Eine Frage beschäftigt mich besonders: Wie hätte sich das vor 30 Jahren abgespielt?

Abgesehen davon, dass in dem Fall eine Primarschülerin am Steuer ihres Autos einen neben ihr sitzenden Hund fotografiert hätte, der erst in einem Vierteljahrhundert geboren würde: es wäre auch technisch und finanziell mit etwelchem Aufwand verbunden gewesen und hätte, um zumindest ähnlich zu enden, einer – eben – unheimlich anmutenden zufälligen Synchronisation des Raum/Zeit-Kontinuums bedurft, wobei selbst dann nicht gesagt gewesen wäre, dass sich die Dinge letztlich so zusammengefügt hätten, wie sie nun, 30 Jahre später, vollautomatisch miteinander verschmolzen.

(Wenn das kein simpler Satz war: was wäre dann einer?)

Chantal hätte den Film, sobald er irgendwann voll gewesen wäre, aus der Kamera genommen, zum Entwickeln gebracht und nach ein paar Tagen die Abzüge geholt. Einen davon hätte sie mir vielleicht, vielleicht aber auch nicht (Porto!), per Post nach Gran Canaria geschickt, wo ich ihn zwei Wochen oder so später erhalten hätte.
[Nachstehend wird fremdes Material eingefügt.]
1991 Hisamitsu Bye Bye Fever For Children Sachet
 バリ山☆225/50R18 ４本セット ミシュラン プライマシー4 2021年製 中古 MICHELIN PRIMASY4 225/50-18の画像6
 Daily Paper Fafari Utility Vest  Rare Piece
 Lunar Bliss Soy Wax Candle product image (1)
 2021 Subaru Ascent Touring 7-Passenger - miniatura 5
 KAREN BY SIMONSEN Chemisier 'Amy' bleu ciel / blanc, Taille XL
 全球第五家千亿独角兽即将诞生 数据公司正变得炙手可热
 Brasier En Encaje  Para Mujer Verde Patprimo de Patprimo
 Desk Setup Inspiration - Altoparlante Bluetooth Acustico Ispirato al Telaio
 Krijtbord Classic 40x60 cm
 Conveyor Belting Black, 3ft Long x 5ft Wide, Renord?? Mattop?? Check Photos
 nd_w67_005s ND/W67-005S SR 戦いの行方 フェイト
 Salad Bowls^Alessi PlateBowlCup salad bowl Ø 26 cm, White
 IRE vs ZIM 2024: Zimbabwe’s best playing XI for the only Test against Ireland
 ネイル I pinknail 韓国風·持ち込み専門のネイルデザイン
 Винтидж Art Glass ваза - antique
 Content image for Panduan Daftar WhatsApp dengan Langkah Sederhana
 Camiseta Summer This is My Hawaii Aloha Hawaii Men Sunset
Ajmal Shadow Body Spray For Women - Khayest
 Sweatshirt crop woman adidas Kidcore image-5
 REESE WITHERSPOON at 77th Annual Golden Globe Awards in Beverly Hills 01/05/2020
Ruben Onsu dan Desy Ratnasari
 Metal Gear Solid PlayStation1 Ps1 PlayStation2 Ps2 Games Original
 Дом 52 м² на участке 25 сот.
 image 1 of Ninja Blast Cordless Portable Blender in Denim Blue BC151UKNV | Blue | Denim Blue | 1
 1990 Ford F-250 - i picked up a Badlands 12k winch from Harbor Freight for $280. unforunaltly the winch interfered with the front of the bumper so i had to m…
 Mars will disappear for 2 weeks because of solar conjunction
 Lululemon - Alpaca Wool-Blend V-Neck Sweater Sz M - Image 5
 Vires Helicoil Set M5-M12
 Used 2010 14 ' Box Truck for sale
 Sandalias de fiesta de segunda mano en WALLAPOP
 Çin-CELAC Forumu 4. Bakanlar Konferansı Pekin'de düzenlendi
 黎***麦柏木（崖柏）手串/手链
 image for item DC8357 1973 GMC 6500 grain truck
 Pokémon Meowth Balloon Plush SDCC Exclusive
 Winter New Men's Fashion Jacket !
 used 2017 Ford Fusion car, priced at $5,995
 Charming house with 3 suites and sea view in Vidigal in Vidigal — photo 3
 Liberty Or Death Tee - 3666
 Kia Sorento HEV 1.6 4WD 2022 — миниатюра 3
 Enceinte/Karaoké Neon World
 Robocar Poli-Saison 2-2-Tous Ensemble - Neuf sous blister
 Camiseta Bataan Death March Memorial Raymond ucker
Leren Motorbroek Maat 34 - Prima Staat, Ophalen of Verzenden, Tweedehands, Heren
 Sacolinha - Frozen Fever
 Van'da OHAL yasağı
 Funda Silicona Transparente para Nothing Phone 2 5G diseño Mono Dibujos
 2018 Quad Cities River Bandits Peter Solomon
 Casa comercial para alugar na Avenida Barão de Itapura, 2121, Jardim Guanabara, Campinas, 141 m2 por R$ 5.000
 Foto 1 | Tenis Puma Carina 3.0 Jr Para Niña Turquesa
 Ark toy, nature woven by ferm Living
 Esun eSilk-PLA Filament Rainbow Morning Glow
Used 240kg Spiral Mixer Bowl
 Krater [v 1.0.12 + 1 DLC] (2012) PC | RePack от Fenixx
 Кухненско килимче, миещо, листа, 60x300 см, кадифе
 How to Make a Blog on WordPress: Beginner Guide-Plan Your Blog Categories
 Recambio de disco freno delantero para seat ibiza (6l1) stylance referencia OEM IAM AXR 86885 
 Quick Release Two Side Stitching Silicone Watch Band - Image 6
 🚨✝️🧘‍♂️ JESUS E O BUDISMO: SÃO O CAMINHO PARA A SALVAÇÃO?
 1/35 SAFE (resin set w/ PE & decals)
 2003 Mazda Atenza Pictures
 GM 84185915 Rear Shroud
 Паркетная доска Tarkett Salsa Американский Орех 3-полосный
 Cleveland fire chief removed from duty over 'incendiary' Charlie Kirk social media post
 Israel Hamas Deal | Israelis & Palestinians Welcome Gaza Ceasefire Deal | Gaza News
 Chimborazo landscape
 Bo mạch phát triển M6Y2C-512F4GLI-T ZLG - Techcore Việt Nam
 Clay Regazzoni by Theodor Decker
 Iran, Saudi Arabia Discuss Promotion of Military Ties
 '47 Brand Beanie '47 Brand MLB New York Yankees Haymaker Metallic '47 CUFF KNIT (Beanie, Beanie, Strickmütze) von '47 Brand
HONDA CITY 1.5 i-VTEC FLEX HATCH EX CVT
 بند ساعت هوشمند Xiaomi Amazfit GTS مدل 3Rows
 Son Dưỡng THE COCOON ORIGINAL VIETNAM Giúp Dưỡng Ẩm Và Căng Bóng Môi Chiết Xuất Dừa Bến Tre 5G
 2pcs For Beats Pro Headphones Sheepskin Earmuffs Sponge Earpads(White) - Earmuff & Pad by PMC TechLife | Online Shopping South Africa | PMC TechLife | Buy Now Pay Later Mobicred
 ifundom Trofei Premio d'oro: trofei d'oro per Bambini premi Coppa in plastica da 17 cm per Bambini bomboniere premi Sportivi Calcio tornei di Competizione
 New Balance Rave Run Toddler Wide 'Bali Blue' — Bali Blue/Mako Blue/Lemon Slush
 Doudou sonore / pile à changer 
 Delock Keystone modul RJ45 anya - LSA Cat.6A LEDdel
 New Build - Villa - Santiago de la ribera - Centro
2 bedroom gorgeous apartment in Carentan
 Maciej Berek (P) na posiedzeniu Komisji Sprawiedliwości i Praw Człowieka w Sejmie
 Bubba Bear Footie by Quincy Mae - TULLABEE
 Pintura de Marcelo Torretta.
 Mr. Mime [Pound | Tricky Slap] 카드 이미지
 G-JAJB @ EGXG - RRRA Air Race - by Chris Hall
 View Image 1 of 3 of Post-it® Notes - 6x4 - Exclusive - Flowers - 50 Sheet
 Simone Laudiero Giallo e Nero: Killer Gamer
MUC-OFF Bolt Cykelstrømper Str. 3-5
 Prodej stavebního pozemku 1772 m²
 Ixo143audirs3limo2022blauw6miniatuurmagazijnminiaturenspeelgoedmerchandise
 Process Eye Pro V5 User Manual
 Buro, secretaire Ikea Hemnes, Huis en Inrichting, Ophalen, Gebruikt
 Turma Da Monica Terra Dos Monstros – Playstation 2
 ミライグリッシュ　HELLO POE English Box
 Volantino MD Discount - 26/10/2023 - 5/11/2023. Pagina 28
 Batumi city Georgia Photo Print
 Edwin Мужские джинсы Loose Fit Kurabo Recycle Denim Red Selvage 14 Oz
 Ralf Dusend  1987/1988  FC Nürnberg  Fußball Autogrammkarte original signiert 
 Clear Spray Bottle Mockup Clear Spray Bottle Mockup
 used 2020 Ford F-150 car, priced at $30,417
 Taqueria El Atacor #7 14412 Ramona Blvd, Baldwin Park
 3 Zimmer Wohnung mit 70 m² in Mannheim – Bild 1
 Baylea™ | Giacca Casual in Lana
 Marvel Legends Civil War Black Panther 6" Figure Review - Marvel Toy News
Weiter hätte Marvin am selben Morgen seinen Fotoapparat mit auf den Marktbummel nehmen und, wenn auch sein Film in 24 oder 36 bunte oder schwarzweisse Papiere verwandelt worden wäre, auf die Idee kommen müssen, mir auf demselben Weg eine Kopie der Bub-mit-Tess-Aufnahme zukommen zu lassen.

Beim Betrachten der Bilder hätte ich mich sehr über die Grüsse aus der Heimat gefreut. Zur Erkenntnis, dass sie etwas miteinander zu tun haben könnten, wäre ich aber kaum je gelangt.

Heute senden wir Fotos, die wir vor zwei Sekunden geschossen haben, mit einer so abartigen Geschwindigkeit rund um den Erdball, dass die Empfänger sie betrachten können, bevor wir unser Handy nach dem Abdrücken in der Hose verstaut haben. Wir brauchen nicht nach Adressen zu suchen, Couverts zu kaufen, Marken draufzukleben und zum Briefkasten zu laufen.

Das alles läuft, wie endlos viel anderes, praktisch von selber, und wir denken, während wir es laufen lassen, keine Sekunde darüber nach, dass alles, was wir mit unseren Smartphones, Tablets und artverwandten Gerätschaften in grösster Achtlosigkeit anstellen, vor vergleichsweise sehr kurzer Zeit bestenfalls eine Vision war und im Grunde genommen ein unfassbares Wunder darstellt.